Most of the time whenever a book has dual narrators and one is male and the other is female, I assume that the two will end up together in a romantic relationship. I both love and get annoyed when this isn't the case. For Panic, I believe Lauren Oliver chose these two narrators because of the unique stories they each have to tell as a participant in the game, and while their stories are intertwined, they're not exactly about each other.
Panic, the game, is as the description says. It's a game that's been around in Carp that no one really knows how it started. Every year from the first day of the school year until the end, students contribute $1 per day to the pot that the winner gets to claim at the end of the game. The first challenge is to jump off this cliff into a lake. That's tradition. And every challenge after that is created by two judges whose identities are a secret and who are picked each year. The challenges are chosen to incite fear and well...panic. And the contestant who does the best in these challenges eventually wins.
There are all different kinds of reasons to play the game. The most obvious is the money. This year's pot is up to $67,000. But money isn't the only reason to play and Heather and Dodge both have varying reasons to participate.
I liked the concept of this book and the game itself. It reminds me of Countdown by Michelle Rowen, except these contestants choose to play the game. However, Panic can be just as dangerous as Countdown. Contestants have died, been paralyzed, etc in the past. This is not a game for the faint of heart.
One of the issues I had with Panic was that I really had a hard time liking any of these characters. Dodge has some anger issues that blind him and make him hard for me to connect with. He's had a crush on another character for quite a while, but it feels like the crush has no more substance other than thinking that she is pretty. He reminded me a lot of Carter from Carter Finally Gets It--true to a typical teenage boy, yet immature for my typical reading preference. Heather has had a rough childhood. She's been hurt so frequently that she puts up walls to protect herself. But because she rarely allows herself to be vulnerable, it wasn't the easiest to connect with her either. I understood her, but that didn't make me like her anymore--though I didn't hate her. I genuinely liked Bishop probably the best of all the characters, but I felt like he needed more of a backbone. And Natalie...well I didn't connect with her at all. She's one of those characters that I don't think I'll ever be able to connect with. Pretty and used to getting her way, she uses that to work advantages in all aspects of her life. I often found myself wondering why she and Heather were such good friends.

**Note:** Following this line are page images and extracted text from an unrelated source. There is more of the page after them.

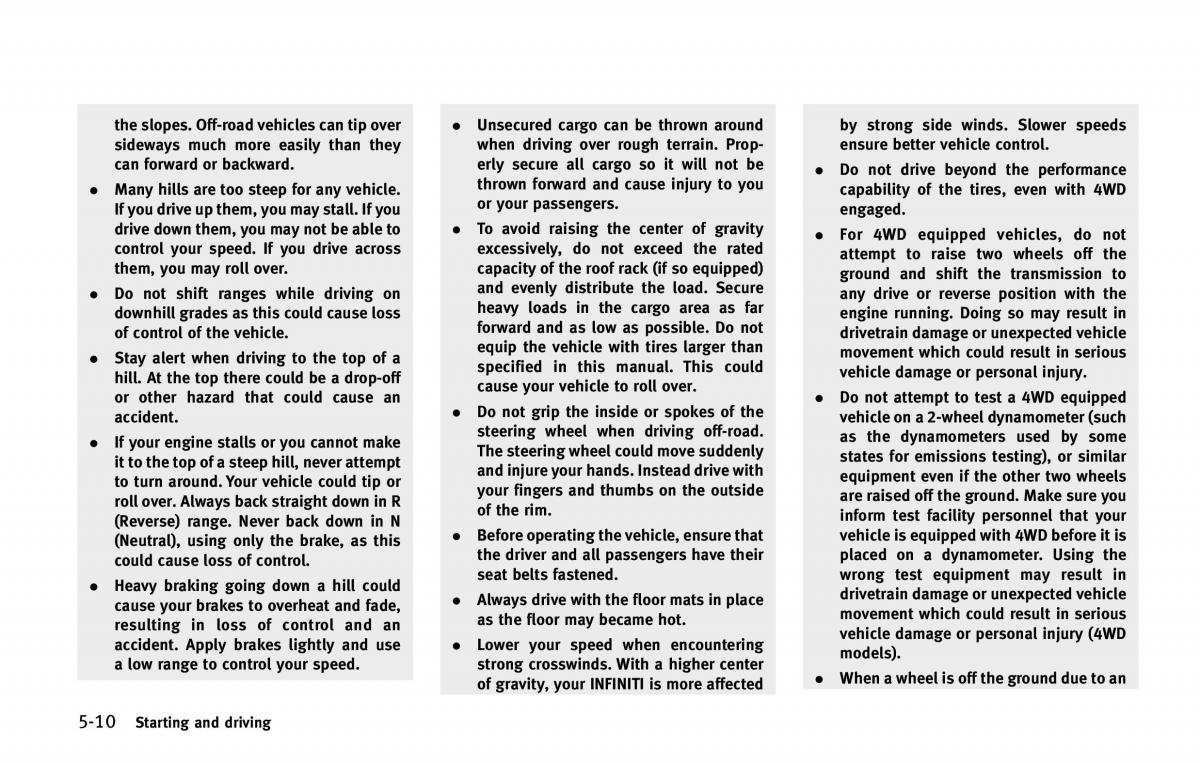 the slopes. Off-road vehicles can tip over sideways much more easily than they can forward or backward.

• Many hills are too steep for any vehicle. If you drive up them, you may stall. If you drive down them, you may not be able to control your speed. If you drive across them, you may roll over.

• Do not shift ranges while driving on downhill grades as this could cause loss of control of the vehicle.

• Stay alert when driving to the top of a hill. At the top there could be a drop-off or other hazard that could cause an accident.

• If your engine stalls or you cannot make it to the top of a steep hill, never attempt to turn around. Your vehicle could tip or roll over. Always back straight down in R (Reverse) range. Never back down in N (Neutral), using only the brake, as this could cause loss of control.

• Heavy braking going down a hill could cause your brakes to overheat and fade, resulting in loss of control and an accident. Apply brakes lightly and use a low range to control your speed.

• Unsecured cargo can be thrown around when driving over rough terrain. Properly secure all cargo so it will not be thrown forward and cause injury to you or your passengers.

• To avoid raising the center of gravity excessively, do not exceed the rated capacity of the roof rack (if so equipped) and evenly distribute the load. Secure heavy loads in the cargo area as far forward and as low as possible. Do not equip the vehicle with tires larger than specified in this manual. This could cause your vehicle to roll over.

• Do not grip the inside or spokes of the steering wheel when driving off-road. The steering wheel could move suddenly and injure your hands. Instead drive with your fingers and thumbs on the outside of the rim.

• Before operating the vehicle, ensure that the driver and all passengers have their seat belts fastened.

• Always drive with the floor mats in place as the floor may became hot.

• Lower your speed when encountering strong crosswinds. With a higher center of gravity, your INFINITI is more affected by strong side winds. Slower speeds ensure better vehicle control.

• Do not drive beyond the performance capability of the tires, even with 4WD engaged.

• For 4WD equipped vehicles, do not attempt to raise two wheels off the ground and shift the transmission to any drive or reverse position with the engine running. Doing so may result in drivetrain damage or unexpected vehicle movement which could result in serious vehicle damage or personal injury.

• Do not attempt to test a 4WD equipped vehicle on a 2-wheel dynamometer (such as the dynamometers used by some states for emissions testing), or similar equipment even if the other two wheels are raised off the ground. Make sure you inform test facility personnel that your vehicle is equipped with 4WD before it is placed on a dynamometer. Using the wrong test equipment may result in drivetrain damage or unexpected vehicle movement which could result in serious vehicle damage or personal injury (4WD models).

• When a wheel is off the ground due to an

5-10 Starting and driving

Ultimately, I wanted to love Panic just as much as I loved Delirium, but I just didn't. The lyrical and poetic writing was missing. The frantic and desperate pacing that kept me devouring pages was missing. My connection to the characters was missing. My connection and fear of the game itself was missing. I expected to enjoy this book so much, and in the end, I just found it to be "okay."
Panic gets 3 Stars for me. Have you read Panic? What did you think? Let me know!